Зажмуриваюсь, как пытаясь спрятаться от наваждения, но прячусь от реальности, от правды, от всего хорошего, что есть во мне, продолжаю пережевывание. Делаю несколько глотков вина. Ножи и члены извлекаются из поруганной плоти. Вот я и поужинал.
Поглаживаю ногу своей девушки под столом.
— Вот я и отъел трупа, — говорю.
— Ничего страшного, — отвечает Оксана. — Это на пользу.
Они с мамой разговаривают, я пью. Смеркается. Мы одеваемся, из коридора прощаемся с мамой Оксаны, папой Оксаны, сестрой Оксаны и племянником Оксаны.
— До свидания.
— До свидания.
— Пока-пока.
— Пока.
Идем домой по вечернему городу Щелково, что в двадцати километрах от МКАДа. Держимся за руки через тряпичные перчатки. Говорим о том, что когда я начну зарабатывать деньги на киносценариях, мы переедем жить на море. Вдруг меня начинает тошнить.

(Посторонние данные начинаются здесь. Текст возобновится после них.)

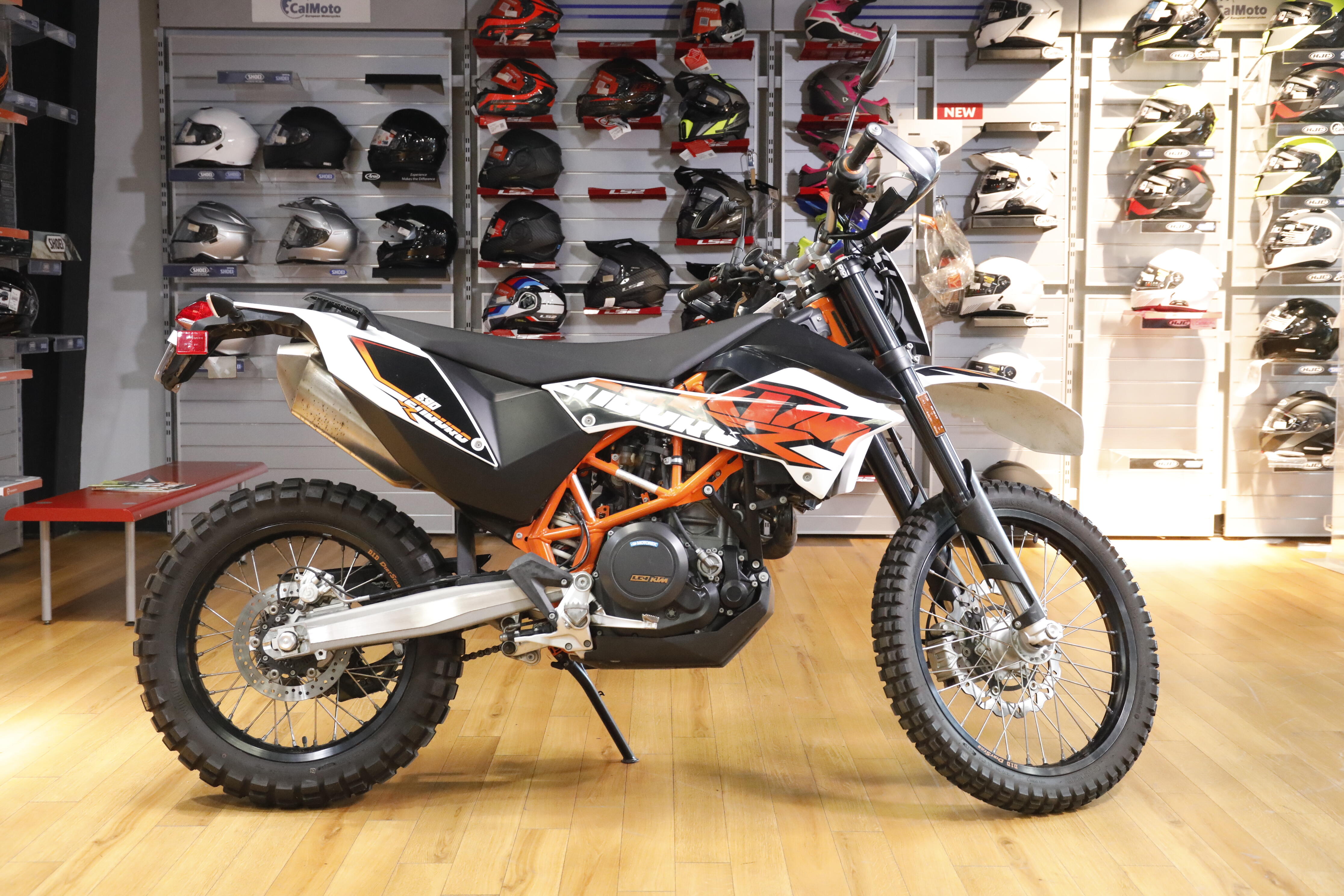 2017 KTM 690 ENDURO R ABS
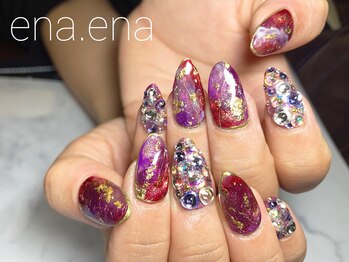 エナ エナ(ena ena)/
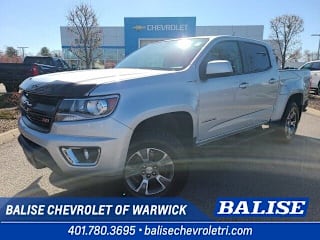 2017 Chevrolet Colorado 1GCPTDE13H1164637 2017 Chevrolet Colorado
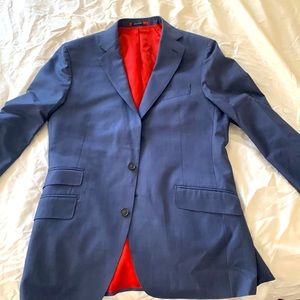 SuitSupply  Revenge Vitale Barberis Canonico suit jacket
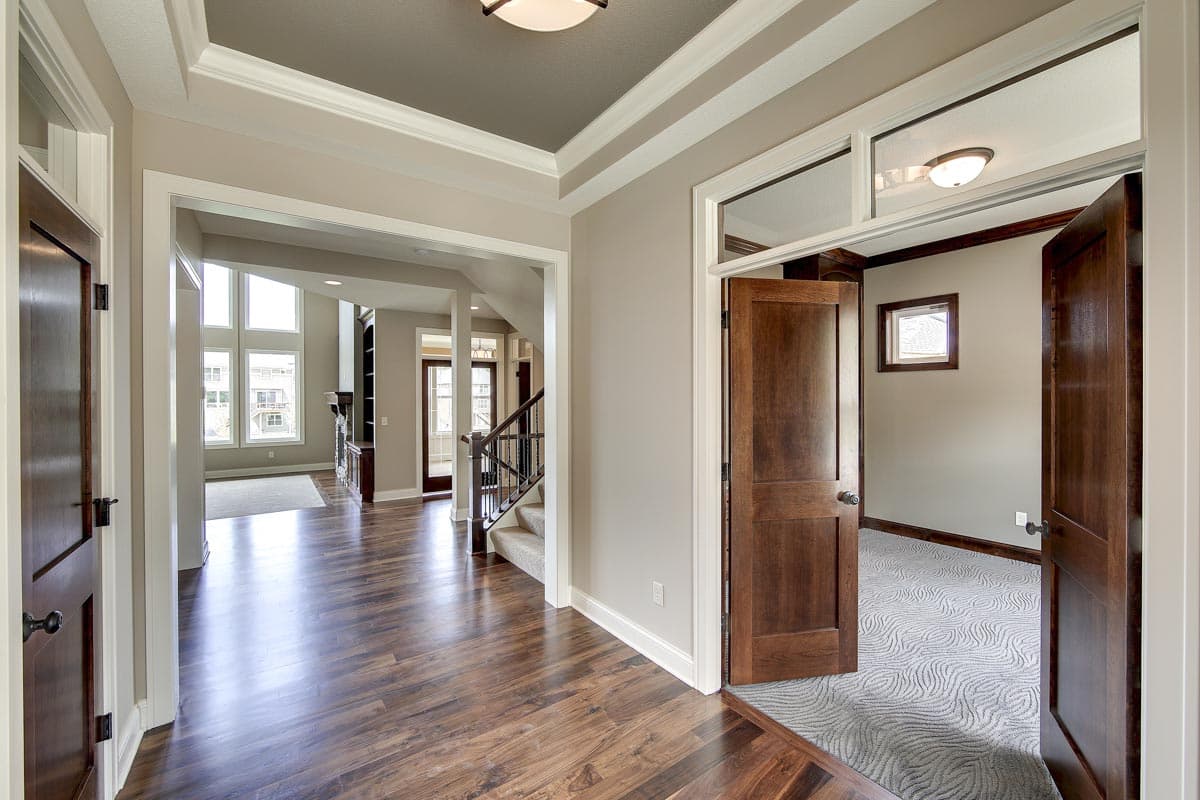 Plan 73427HS: Luxurious Craftsman House Plan with Optional Lower Level - Image #7 - Country, Craftsman, Mountain, New American, Northwest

Пейот создал во мне, как постреакцию, странного рода физическое неудобство. Это был неопределенный страх или беспокойство, какая-то меланхолия, качества которой я не мог точно определить. Я ни в коем случае не находил такое состояние благородным.
Карлос Кастанеда
Мне часто писали из Белоруссии, звали выступать. Я отвечал, что думаю, у них должна появиться своя «макулатура», местная. А у нас тут свой враг. Скорее всего, я считал не совсем так, просто, может быть, не верил, что мы соберем народ, выступая у них. Все-таки Минск — город гораздо меньше российских столиц. Я не верил, что мы хотя бы отобьем проезд. Но после того как Лукашенко в четвертый раз стал президентом, после суровых разгонов демонстраций против него, после тысячи просмотров новостных роликов с участием этого безумца — стал видеть в нем личного врага. Согласился. Мы с Костей подготовили альтернативный вариант песни «милиционер будущего», чтобы сделать сюрприз белорусской публике:
эй ты трутень яйца открутят
каждому врагу народа батькины сильные руки
будешь похоронен в минске где небо чистое
подо льдом под ногами усатого хоккеиста
В «макулатуре» было шесть человек: к тому времени у нас появился новый участник — гитарист Женя, красивый, модный и тихий парень, друг Мити. Я его знал немного с Митиного дня рождения и, случайно узнав, что Женя играет на гитаре, позвал на репетицию. Ему отчасти нравилась наша группа, и он решился попробовать. Он надеялся играть что-то в стиле старого злого американского рэпа. Но получилось что-то другое. Сначала ему просто приходилось переигрывать и переделывать чужие партии.
Мы сделали один концерт в Петербурге с ним — за две недели он не очень хорошо успел подготовиться и считает этот зимний гиг совершенно провальным (впрочем, он обычно судил по собственным ошибкам, а не по показателям коллектива) — и сейчас продолжали репетировать.
В Минске должны были выступать в марте 2011. Как оказалось, с клубами у них была проблема. Либо брали много денег за аренду (соглашаться на проценты от входа, как в России, белорусские хозяева не хотели), либо не было аппаратуры.